Luglio 13th, 2016 Riccardo Fucile

INCARICHI DI SOTTOGOVERNO DISTRIBUITI “IN FAMIGLIA” E TRUCCHI PER AGGIRARE IL VINCOLO DEI DUE MANDATI

Il Movimento di lotta si fa di governo e i vizi della vecchia politica, che a parole si dice di voler combattere, tornano puntuali come un orologio svizzero.
Basta guardare cosa sta accadendo a Roma: non solo la rissa fra correnti, ma pure incarichi di sottogoverno distribuiti a go-go a mogli, fidanzate, portaborse.
Il peggio del familismo amorale sempre denunciato dai grillini, ora applicato in Campidoglio con metodo scientifico.
Antipasto del banchetto che verrà , visto che le nomine più pesanti, circa 300, a cominciare dallo staff della neosindaca, devono ancora venire.
L’inizio non fa ben sperare.
I primi passi dei pentastellati seguono liturgie da prima Repubblica: legami di sangue, d’amore o d’amicizia trasformati in poltrone, dunque in stipendi.
Specie alla periferia dell’impero, dove è più facile sfuggire ai controlli.
Accade allora nel popoloso III municipio che Giovanna Teodonio, moglie di Marcello De Vito, protegè della deputata Roberta Lombardi, il più votato in assemblea capitolina di cui è diventato presidente, venga reclutata come assessore alla Sicurezza del personale e Polizia locale.
Una parentela da lei stessa rivendicata su Fb.
Mentre per favorire la fidanzata del bis-consigliere comunale Enrico Stefà no si è dovuto ricorrere a un escamotage: la 27enne Veronica Mammì, uscente in VI municipio, è stata traslocata in VII, dove ha ricevuto la delega al Sociale.
Uno spostamento tattico, raccontano fonti interne al Movimento, necessario per aggirare il tetto dei due mandati consecutivi.
Così si salta un giro, ma si riscuote comunque un incarico, in attesa delle prossime consultazioni. Che, per la Mammì, già  portaborse della deputata Daga, potrebbero essere le Politiche o le Regionali, fra un anno o due.
Una strategia molto in voga fra i grillini.

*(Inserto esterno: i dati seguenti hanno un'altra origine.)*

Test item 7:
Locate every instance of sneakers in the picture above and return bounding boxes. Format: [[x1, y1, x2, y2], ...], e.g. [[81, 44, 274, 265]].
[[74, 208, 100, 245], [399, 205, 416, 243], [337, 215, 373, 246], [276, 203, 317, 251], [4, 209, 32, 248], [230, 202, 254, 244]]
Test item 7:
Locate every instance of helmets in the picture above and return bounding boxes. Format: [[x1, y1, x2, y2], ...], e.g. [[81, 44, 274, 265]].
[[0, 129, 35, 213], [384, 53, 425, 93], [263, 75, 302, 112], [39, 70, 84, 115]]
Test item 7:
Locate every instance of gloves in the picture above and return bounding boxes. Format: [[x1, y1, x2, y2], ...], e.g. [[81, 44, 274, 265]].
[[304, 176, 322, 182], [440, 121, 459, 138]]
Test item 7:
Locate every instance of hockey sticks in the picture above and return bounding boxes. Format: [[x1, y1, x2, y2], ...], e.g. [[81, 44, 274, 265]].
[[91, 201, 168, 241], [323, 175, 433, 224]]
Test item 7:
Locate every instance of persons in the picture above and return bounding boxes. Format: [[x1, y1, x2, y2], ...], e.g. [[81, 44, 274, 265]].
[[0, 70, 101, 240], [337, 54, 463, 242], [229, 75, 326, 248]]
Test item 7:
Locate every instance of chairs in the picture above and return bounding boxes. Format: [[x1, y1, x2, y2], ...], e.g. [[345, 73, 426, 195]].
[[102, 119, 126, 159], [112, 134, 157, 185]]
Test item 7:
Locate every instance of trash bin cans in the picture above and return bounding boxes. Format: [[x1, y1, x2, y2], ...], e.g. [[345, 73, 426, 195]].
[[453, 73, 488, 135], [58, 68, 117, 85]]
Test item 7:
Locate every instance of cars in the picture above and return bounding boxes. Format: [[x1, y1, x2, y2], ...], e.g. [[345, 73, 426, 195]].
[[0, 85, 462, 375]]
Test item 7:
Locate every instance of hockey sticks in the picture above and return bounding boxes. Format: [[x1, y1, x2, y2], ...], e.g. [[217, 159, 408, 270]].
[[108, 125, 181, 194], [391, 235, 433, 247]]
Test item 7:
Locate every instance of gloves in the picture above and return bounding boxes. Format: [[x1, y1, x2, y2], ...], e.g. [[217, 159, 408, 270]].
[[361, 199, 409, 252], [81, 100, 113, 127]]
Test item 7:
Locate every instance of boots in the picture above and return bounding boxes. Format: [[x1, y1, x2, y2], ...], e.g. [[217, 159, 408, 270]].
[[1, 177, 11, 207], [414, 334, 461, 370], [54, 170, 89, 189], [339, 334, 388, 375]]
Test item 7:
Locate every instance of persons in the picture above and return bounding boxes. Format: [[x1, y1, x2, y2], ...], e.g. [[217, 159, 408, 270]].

Alla faccia della sbandierata diversità  a 5 stelle. I quali, per selezionare la classe dirigente, usano ormai lo stesso criterio degli altri partiti: la fedeltà .
Alle persone che contano, prima che ai principi.
Capita perciò che l’assistente alla comunicazione del deputato Enrico Baroni, Mario Podeschi, venga nominato assessore al Sociale in V municipio.
Mentre l’architetto Giacomo Giujusa – consulente per le tematiche ambientali dell’onorevole Vignaroli, compagno della senatrice Taverna – conquisti la delega all’Ambiente e Lavori pubblici in XI.
Con il dipendente Atac Alfredo Compagna, appena eletto presidente in XIV, a suo tempo candidato per aver condiviso i banchi di scuola con Andrea Severini, marito separato di Virginia Raggi, che proprio in quel territorio risiede.
Dove è risultato eletto pure il suo avvocato, che però poi ha rinunciato.
È infatti la famiglia il canale privilegiato dei 5 stelle per entrare nelle istituzioni.
La prova è l’VIII municipio: in consiglio siedono Teresa Leonardi (40 preferenze) ed Eleonora Chisena (91), madre e figlia; Giuseppe Morazzano (41 voti) e Luca Morazzano (34), padre e figlio.
Basta una vasta parentela, un po’ di organizzazione e il seggio è assicurato.
Da declinare nella “variante Mastella”, ovvero le coppie che fanno carriera insieme. Daniele Diaco e Silvia Crescimanno erano fidanzati quando, nel 2013, approfittando della doppia preferenza di genere, divennero entrambi consiglieri in XII.
Nel frattempo si sono sposati: oggi lei è presidente del municipio, lui ha preso uno scranno in Campidoglio.
Dove, nello staff della neosindaca, sta per entrare Francesco Silvestri, ex collaboratore del senatore Endrizzi, già  fidanzato di Ilaria Loquenzi, capo comunicazione alla Camera.
In ossequi alla teoria Nugnes, verace senatrice partenopea: “Quando scegliamo il nostro esercito, i soldati devono essere fedeli”.

Giovanna Vitale
(da “La Repubblica”)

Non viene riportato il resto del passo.